Consigne :: D'après le texte sur la Dépakine, jusqu'à quelle année ce médicament a-t-il bénéficié du doute quant à ses risques concernant les retards mentaux ?

Médicament toujours le plus efficace pour traiter l’épilepsie, voire le seul dans certains cas, la Dépakine s’est vu accorder, jusqu’en 2015, le bénéfice du doute quant à ses risques concernant les retards mentaux. On a préféré éviter ceux inhérents aux crises chez les patientes. Des signaux d’alerte ont été mis en sourdine, sous couvert d’incertitude scientifique. Le résultat va aujourd’hui se chiffrer en milliers de victimes. « On nous a imposé des enfants handicapés, et c’est ce risque que je n’aurais pas voulu prendre, enrage Marine Martin.


Si j’avais été informée, j’aurais préféré adopter ou avoir recours à une mère porteuse. De nombreuses femmes étaient prêtes à rester pendant neuf mois dans un lit afin d’éviter tout problème de crise plutôt que de vivre ce cauchemar. Mais on ne nous a pas donné le choix. » Aujourd’hui, l’information est enfi n passée, mais reste l’interrogation sur la faillite d’un système de pharmacovigilance qui a mis près de cinquante ans à faire son travail, plongeant la plupart des victimes entre l’oubli et la prescription. Mais quand on pose la question aux autorités de santé française, la réponse ne vient pas. On ne passe pas au-delà du service de communication.

Données ::
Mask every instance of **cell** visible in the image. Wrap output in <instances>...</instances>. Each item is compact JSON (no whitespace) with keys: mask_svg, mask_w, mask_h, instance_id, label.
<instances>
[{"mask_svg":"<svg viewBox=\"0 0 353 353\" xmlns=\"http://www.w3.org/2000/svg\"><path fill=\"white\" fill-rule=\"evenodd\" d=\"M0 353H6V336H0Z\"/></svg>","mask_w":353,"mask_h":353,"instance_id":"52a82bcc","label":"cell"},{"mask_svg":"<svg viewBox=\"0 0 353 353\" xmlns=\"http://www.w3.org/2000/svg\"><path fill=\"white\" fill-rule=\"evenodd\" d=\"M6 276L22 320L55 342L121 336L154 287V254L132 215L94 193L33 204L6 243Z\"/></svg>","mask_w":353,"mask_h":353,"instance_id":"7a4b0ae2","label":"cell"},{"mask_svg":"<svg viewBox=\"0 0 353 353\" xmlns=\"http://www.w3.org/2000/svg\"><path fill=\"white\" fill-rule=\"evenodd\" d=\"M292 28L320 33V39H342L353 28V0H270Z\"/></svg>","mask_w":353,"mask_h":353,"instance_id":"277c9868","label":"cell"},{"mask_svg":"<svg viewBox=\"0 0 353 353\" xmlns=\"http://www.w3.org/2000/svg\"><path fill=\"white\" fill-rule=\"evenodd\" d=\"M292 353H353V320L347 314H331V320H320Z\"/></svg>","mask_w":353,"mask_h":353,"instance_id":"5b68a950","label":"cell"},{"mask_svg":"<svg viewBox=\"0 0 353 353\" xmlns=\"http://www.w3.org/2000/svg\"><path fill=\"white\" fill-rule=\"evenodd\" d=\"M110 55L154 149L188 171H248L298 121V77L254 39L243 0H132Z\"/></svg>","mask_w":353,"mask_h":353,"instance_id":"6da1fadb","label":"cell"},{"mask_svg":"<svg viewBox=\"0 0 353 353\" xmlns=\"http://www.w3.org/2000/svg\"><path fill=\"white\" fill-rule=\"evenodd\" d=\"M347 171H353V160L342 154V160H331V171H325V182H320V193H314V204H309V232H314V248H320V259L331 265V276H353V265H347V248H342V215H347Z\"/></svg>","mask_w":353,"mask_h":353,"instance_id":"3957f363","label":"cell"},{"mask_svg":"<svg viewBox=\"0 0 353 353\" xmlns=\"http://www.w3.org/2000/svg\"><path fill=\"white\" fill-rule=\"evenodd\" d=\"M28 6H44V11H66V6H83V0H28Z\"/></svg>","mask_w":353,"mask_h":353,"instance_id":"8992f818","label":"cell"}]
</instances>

Corrigé :: Jusqu'en 2015.